##### Source text
Fashion's waltz with the dance world.
Fashion--with its tantalizing promise that you can enhance, or even transform, yourself--is built around physical ideals and cultural trends, often inspired by artists and other celebrities. People use fashion either to say something about their own lives and times or to play at being someone else--maybe someone more dramatic or colorful. Although some dance fashion is dictated as much by the cultural climate that produced it as by the dancer's physical needs--especially social and world dance styles--the intersection of dance and society often produces dramatic results. In the Jazz Age, for instance, flappers cast aside corsets, shortened their floor-length dresses to the knee, and favored bobbed hair over elaborate pompadours, giving them greater mobility on and off the dance floor.
Ballroom dance, with men in sleek suits squiring women in elegant gowns, did much to offset the grim economic times of the Depression, as did the costumed excesses of Busby Berkeley's kaleidoscopic musical dance sequences; the vivid colors and patterns of swing-dance fashions provided some relief amid the military drab of World War II. In the second half of the twentieth century, dance fashion began to reflect a series of rebellions--the black leotards and footless tights of modern dance emerged on college campuses and in coffee houses, go-go dancers scandalized the Eisenhower generation with micro-minis, disco dancers scorned ragtag hippie garb with form-fitting Lycra bodywear, and hip-hoppers and ravers made baggy chic. Now, as fashion casts around for new looks, everything has resurfaced at least once. (Swing Kids alone was enough to send '90s kids rummaging through their grandparents' closets.)
Popular dance continues to shape fashion, but well-known professional dancers, who confer a certain glamour on whatever they wear, have played tastemakers as well. Isadora Duncan was remembered as much for her flowing Grecian tunics and the long scarf that caught in a car wheel and strangled her as she was for her work. Josephine Baker, too, was admired by the fashion-conscious French for the Dior gowns she wore to walk her pet leopard, Chiquita, through the streets of Paris. Rudolf Nureyev's fur hats and leather pants were a hit with both sexes, and '80s kids copied Michael Jackson's white glove and Madonna's crucifixes.
##########
#### Goal 1:
Return each line of the rows below that includes the string "instances".
##### Record set
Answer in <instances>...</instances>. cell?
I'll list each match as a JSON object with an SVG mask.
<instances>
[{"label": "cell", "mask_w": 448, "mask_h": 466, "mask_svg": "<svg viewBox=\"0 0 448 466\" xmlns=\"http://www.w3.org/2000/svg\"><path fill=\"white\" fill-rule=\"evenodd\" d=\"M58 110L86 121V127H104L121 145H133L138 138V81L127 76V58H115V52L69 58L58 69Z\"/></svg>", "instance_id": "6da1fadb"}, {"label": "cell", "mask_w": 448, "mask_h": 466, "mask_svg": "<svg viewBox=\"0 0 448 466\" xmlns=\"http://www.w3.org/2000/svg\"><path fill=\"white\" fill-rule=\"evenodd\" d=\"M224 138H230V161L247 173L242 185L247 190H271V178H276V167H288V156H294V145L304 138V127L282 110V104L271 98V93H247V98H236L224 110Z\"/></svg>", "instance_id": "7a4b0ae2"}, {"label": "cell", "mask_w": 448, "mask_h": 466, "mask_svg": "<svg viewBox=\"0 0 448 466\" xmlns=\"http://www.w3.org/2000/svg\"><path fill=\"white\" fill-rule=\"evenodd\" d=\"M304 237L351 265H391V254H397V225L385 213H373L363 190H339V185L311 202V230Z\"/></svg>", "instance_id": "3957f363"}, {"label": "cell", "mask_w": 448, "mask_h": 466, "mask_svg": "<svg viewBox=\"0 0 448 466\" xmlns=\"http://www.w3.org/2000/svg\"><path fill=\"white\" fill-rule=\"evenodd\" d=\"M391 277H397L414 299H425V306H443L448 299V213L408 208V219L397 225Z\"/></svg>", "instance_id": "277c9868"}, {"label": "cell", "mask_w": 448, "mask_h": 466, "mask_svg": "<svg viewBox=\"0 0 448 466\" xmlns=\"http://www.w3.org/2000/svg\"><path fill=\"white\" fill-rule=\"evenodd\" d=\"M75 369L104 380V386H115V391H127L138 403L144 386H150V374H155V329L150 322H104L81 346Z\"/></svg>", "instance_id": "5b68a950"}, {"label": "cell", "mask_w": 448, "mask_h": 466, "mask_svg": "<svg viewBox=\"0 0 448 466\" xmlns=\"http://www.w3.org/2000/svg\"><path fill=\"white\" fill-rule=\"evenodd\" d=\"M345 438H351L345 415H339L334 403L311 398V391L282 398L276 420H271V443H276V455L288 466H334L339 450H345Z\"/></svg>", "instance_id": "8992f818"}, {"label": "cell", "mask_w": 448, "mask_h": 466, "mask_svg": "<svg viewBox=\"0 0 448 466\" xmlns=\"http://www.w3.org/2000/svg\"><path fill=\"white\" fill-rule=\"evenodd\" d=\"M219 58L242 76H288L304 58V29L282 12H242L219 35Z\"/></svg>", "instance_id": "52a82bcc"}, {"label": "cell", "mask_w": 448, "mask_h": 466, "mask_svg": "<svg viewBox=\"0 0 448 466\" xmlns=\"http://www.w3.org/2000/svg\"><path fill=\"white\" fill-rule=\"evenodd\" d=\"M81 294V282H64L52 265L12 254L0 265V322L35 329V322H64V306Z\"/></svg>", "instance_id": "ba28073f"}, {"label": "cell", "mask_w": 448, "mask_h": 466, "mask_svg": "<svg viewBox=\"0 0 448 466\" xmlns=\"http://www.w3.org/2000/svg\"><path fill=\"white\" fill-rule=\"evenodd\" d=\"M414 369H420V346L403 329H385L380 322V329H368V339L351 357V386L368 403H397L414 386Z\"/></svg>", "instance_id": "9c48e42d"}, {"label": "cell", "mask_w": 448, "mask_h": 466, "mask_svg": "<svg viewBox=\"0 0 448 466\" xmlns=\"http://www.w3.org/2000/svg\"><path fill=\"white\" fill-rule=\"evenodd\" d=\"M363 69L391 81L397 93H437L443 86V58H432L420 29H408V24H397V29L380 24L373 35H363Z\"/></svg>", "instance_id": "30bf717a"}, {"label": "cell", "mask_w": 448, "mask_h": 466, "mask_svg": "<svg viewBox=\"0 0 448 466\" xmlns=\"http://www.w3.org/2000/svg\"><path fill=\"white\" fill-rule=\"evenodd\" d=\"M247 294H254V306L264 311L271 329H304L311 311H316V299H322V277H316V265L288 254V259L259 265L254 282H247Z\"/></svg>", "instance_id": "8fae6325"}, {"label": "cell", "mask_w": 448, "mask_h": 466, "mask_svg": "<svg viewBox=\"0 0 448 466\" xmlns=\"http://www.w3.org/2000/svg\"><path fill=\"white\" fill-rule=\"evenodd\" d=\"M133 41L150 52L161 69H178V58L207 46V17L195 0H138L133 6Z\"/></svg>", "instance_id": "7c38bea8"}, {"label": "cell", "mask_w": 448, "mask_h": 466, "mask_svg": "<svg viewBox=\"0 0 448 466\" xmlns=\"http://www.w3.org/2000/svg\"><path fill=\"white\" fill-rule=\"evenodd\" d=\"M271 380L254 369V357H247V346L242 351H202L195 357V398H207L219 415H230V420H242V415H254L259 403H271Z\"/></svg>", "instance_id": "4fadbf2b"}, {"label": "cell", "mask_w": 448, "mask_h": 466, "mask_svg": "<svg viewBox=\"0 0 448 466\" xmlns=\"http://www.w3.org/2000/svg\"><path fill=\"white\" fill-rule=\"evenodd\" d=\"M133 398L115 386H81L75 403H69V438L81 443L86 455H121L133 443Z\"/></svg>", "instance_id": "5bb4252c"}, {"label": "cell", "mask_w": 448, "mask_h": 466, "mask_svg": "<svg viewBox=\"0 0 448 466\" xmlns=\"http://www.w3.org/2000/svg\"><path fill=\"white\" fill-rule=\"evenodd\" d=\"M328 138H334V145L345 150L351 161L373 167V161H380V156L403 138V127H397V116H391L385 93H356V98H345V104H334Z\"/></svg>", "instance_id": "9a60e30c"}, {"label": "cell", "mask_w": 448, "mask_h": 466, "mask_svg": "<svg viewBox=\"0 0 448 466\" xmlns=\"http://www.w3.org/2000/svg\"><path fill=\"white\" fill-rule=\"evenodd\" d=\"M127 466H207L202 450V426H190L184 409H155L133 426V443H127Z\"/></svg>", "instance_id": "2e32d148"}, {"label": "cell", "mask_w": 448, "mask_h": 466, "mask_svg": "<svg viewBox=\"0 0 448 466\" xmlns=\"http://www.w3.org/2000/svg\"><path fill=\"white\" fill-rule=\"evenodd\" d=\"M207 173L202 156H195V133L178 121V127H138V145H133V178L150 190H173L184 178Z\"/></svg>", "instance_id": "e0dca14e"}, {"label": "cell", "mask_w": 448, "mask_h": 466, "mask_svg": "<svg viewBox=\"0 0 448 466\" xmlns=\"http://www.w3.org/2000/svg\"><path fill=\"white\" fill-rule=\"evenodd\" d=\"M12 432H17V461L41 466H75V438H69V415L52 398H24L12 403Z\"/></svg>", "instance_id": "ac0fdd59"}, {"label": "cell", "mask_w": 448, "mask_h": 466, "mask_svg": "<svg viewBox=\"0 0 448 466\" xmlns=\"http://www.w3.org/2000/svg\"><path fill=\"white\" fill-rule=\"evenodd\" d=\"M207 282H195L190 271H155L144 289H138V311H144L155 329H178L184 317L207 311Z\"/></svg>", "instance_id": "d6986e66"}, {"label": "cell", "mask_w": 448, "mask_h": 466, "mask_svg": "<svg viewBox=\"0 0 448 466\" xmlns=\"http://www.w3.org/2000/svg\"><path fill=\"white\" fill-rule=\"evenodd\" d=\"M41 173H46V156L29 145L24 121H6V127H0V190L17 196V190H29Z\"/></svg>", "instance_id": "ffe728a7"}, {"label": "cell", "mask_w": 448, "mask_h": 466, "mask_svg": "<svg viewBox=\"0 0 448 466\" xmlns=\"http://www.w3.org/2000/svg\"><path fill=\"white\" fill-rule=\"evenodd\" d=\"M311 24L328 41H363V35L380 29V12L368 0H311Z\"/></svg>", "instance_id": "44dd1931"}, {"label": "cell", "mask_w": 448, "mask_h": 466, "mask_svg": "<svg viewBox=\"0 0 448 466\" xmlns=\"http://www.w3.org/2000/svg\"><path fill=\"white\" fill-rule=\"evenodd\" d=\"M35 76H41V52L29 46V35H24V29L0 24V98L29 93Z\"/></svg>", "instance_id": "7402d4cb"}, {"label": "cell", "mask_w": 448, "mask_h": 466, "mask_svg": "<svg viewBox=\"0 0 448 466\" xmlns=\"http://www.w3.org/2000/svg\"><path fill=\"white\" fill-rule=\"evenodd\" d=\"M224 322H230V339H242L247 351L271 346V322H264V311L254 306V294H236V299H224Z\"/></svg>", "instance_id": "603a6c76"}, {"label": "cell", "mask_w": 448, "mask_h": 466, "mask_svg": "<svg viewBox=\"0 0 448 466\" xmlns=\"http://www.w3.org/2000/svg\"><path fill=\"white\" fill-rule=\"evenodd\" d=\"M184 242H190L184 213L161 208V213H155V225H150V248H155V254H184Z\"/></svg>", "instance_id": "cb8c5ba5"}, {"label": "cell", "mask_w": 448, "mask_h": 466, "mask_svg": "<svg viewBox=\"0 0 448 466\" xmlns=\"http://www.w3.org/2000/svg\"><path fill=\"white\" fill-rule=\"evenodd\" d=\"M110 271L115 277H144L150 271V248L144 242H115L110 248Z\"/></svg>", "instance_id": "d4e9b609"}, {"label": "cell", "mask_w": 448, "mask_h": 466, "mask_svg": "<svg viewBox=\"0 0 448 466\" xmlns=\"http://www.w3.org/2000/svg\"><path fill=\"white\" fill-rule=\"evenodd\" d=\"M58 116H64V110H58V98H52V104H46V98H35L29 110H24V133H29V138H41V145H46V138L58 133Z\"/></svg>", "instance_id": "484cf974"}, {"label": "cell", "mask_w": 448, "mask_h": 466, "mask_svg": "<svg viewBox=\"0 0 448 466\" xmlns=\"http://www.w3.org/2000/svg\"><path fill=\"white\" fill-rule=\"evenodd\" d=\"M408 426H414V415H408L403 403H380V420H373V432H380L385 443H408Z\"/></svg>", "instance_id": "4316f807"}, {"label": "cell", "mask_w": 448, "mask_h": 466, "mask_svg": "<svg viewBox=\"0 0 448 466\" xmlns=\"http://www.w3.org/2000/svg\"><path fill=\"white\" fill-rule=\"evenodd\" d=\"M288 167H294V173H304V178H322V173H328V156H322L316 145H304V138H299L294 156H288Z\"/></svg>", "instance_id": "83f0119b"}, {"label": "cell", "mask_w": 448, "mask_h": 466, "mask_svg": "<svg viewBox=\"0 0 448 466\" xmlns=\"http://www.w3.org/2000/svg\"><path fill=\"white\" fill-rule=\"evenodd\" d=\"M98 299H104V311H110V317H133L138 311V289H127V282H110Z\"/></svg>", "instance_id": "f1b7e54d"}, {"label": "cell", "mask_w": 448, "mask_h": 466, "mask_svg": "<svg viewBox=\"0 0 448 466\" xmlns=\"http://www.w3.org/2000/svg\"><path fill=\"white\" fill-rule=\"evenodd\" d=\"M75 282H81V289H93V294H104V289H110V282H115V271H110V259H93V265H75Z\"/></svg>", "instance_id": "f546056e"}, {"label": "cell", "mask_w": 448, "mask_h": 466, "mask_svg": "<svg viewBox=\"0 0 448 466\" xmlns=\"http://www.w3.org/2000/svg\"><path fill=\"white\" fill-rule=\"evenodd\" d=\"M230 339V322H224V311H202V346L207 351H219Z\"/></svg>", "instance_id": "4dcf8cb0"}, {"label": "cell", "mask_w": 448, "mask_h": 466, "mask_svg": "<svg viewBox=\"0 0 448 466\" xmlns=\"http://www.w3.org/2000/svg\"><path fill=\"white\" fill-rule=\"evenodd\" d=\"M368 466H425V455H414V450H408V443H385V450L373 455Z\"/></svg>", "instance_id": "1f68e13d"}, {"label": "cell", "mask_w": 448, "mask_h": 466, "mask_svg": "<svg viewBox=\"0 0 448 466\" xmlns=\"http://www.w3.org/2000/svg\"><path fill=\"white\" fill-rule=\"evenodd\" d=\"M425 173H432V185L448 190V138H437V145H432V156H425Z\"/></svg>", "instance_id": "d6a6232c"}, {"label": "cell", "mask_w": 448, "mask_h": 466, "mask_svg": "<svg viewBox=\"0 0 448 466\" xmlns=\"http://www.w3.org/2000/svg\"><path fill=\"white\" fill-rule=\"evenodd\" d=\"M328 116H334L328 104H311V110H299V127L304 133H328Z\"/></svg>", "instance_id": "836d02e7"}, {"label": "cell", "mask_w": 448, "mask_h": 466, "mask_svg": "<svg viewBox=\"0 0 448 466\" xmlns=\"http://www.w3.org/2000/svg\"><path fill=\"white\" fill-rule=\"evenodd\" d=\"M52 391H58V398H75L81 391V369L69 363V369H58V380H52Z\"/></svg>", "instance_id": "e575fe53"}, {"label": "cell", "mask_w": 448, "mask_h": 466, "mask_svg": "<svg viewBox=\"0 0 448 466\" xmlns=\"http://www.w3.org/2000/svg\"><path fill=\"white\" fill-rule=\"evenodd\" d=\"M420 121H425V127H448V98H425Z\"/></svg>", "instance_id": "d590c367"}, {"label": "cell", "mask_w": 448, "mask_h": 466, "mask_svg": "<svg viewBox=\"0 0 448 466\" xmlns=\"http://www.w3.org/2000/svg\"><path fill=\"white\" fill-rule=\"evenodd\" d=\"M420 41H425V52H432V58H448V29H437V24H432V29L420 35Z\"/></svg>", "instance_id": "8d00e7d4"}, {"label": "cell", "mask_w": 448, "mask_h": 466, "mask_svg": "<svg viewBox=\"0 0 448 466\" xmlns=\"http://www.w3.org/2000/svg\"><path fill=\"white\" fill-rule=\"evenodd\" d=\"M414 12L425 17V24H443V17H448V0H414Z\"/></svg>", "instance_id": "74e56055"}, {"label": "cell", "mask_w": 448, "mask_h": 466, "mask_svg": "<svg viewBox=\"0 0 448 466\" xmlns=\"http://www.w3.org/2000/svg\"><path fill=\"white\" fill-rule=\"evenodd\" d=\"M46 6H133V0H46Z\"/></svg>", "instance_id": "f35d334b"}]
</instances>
##########
#### Goal 2:
According to the text on fashion and dance above, what was the name of the pet leopard that Josephine Baker walked through the streets of Paris?

#### Exercise response 1:
Answer in <instances>...</instances>. cell?
<instances>
</instances>

#### Exercise response 2:
Chiquita